Leofwine_draca
DEATH GAME is a low rent exploitation flick from the 1970s, fairly strong in places but certainly nowhere near as depraved as something like FIGHT FOR YOUR LIFE. Eli Roth must be a fan, given that he remade this film with Keanu Reeves under the title KNOCK KNOCK. The story is a three-hander about an average middle-aged guy who is visited by a couple of teenage girls one night. They frolic in the bathtub, but the visit sours the following day when they tie him up and proceed to abuse him for the rest of the film.This attempts to be a psychological thriller but I found it grating in the extreme. After the set up, literally half of the running time is merely made up of screaming, shouting, and general craziness. Mrs Clint Eastwood, Sondra Locke, is scarily convincing at times, although not as much as in SUDDEN IMPACT, and Colleen Camp isn't too bad either. But the script is pedestrian and the dated, low budget look of the film works against it, so that you'll be twiddling your thumbs long before the amusing twist ending.
lost-in-limbo
When fantasy becomes a nightmare. "Death Game" is a raunchy, dangerous and bizarre cocktail of a late 70s stark psychological thriller with an edgy exploitative edge and some convincing performances by Sondra Locke, Colleen Camp and Seymour Cassel. George Manning is a happily married and successful man who encounters two supposedly lost girls one night at his doorstep. Inviting them in from the pouring rain he accommodates them, but obviously this leads to more with the voluptuous girls having something else on mind. However George learns this fling is costly, as they begin to terrorise him. For most part it's all about the manipulative girls tormenting their victim psychically and mentally (which at beginning tell us that it's based on a true story), no real surprises other than for an ending that simply comes out of nowhere. It feels like stage play, as most of the interplay is mainly played out in the household between the three characters as it goes down a twisted path. It's cruel, at times intense and really driven by the ballistic, unhinged performances of Camp and especially Locke's disturbed turn. Sure their acting gets a tad annoying, but that's part of their characters. Cassel is perfect in the role as the desirable object. Director Peter S. Traynor's intrusive handling shows by the camera placement and the abrupt styling of the editing, although there's definitely an uneasy underlining crafted with many under-lit set-pieces. The brooding music however had some odd choices, like the constant loop of hearing "Good old dad" played. Fitting, but over-kill.
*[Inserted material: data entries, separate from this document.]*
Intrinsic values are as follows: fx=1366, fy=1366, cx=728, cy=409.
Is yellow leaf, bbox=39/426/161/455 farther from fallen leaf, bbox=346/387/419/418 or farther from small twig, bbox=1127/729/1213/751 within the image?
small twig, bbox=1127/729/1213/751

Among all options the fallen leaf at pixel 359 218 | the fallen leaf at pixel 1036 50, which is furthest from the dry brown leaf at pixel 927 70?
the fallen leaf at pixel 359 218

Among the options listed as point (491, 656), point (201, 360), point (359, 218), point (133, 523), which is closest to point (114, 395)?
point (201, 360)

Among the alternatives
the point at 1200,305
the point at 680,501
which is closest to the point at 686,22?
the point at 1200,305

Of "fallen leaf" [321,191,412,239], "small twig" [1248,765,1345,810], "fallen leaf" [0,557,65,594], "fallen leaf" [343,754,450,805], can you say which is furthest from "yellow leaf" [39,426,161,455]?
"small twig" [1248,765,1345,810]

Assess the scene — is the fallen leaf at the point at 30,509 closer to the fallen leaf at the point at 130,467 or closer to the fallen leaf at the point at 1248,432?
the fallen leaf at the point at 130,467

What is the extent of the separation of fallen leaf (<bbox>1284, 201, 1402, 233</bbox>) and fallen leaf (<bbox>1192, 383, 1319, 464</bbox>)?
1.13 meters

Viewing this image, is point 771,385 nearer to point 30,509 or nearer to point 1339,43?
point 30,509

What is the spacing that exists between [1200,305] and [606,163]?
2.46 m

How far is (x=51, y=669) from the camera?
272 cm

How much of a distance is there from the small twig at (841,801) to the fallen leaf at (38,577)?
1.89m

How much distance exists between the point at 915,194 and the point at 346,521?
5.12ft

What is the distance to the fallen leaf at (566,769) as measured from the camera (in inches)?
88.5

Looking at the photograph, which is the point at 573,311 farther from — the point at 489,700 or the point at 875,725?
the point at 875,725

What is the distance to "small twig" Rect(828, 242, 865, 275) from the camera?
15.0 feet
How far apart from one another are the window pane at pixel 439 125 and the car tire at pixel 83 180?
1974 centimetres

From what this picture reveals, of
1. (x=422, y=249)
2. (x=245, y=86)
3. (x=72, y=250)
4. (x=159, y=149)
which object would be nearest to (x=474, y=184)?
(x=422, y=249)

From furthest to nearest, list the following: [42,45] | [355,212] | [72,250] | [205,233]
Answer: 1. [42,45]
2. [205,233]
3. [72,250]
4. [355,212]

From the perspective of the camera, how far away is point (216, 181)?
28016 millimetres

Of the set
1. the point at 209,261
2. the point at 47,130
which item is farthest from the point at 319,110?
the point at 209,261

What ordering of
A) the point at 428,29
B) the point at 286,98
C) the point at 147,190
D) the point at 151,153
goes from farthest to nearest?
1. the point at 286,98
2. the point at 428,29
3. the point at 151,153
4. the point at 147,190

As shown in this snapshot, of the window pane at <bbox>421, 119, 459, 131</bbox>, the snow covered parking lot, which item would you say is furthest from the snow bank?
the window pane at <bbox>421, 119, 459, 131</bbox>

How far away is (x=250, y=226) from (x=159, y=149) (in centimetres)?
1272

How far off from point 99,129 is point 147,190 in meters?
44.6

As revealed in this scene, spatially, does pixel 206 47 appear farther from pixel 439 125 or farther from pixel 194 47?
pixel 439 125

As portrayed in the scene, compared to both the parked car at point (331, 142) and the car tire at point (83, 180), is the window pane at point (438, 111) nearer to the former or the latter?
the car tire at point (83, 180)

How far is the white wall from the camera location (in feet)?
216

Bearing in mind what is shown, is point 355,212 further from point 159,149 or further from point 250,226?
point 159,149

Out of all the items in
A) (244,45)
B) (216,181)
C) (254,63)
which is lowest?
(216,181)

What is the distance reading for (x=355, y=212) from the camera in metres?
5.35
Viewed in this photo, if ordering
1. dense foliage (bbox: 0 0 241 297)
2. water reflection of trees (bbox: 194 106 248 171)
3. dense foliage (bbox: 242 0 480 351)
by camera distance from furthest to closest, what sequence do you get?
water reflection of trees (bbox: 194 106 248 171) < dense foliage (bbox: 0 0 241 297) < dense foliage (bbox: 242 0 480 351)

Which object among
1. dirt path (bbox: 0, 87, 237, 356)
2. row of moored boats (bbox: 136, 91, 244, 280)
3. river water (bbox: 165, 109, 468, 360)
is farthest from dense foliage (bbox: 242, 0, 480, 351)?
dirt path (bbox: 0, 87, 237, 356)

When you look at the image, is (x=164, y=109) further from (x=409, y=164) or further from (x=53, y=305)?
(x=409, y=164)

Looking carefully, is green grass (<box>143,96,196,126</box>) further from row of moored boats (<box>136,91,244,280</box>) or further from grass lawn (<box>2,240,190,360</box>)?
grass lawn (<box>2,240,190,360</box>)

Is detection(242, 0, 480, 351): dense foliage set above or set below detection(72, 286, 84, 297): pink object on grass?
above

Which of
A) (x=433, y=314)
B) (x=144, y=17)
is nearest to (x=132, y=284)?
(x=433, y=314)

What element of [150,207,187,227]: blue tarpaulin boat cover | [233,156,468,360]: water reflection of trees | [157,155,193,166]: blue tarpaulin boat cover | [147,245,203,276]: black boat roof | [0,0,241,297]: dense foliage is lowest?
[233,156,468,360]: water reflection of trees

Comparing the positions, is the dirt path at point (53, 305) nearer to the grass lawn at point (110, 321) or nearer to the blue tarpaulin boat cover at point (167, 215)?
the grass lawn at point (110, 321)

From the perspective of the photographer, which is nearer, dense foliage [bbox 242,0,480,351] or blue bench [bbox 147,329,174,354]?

Rudimentary, but interesting curiosity. "The party is over."
The_Void
It's actually a real shame that this film wasn't better, as it features a story line that does a good job of turning the tables on the common exploitation theme of men brutalising women, and it's also quite scary if you put yourself in the position of the lead character! The basic plot revolves around George; a 'happily married' man who picks up two young girls and seduces them at his house. However, after giving him some information that he REALLY didn't want to hear, George finds himself at the girls' mercy. The film has just three central performers, and while many other films work well from this sort of base; this one doesn't, or at least; not really. Director Peter S. Traynor doesn't really have enough ideas to keep the film entertaining throughout; but luckily, The Seducers does have its moments. The majority of the film is suitably sick and twisted, and the two central women are nasty enough to make the film a nightmare for most men. The Seducers is nowhere near as malicious as many similar seventies thrillers; but its decent enough entertainment for fans of this sort of thing. Unfortunately, the stretched plot ultimately lets it down - but it's an interesting film at least, and I somewhat enjoyed it. Just a word of warning, though you'll have trouble getting the theme song out of your head!
TonyDood
This film should be put in a special category, "Movies that make you feel like you're on something." In this category would be Yellow Submarine, Eraserhead (or any Lynch film), Ken Russell's and Nic Roeg's and Jodorowsky's whole catalog, etc. It is a bad movie, no doubt about it, and incomprehensible how it got made, or why, but that just makes it more fascinating. Thrill to the sight of Eastwood's then-girlfriend giving a truly unhinged performance and wonder if she's really acting or not! Listen to Colleen camp alternately scream and laugh hysterically as she beats up a tied-up guy in a bed and ponder how she ever got another acting gig again! Thrill to the sound of one of the weirdest choices of theme song ever recorded! Stare in awe at what appears to have been a cinemascope movie squeezed onto your t.v., and contemplate how much more dizzying it would've looked on the big screen! Feel this movie melting in your brains, not in your hands, as it gets ever more insane, leading up to a climax so stupefyingly cheap and abrupt it could only be attached to this movie!Saw this as a kid on cable, watched it because it was rated R and promised nudity and sex. Got a *little* more than I bargained for, but wasn't displeased or even shocked (Fellini's Satyricon was on right before it--Lord, how I stayed out of a mental hospital is a miracle). If you like weird movies that simulate being on drugs this film is for you, at least if you have a taste for old, poorly done exploitation stuff.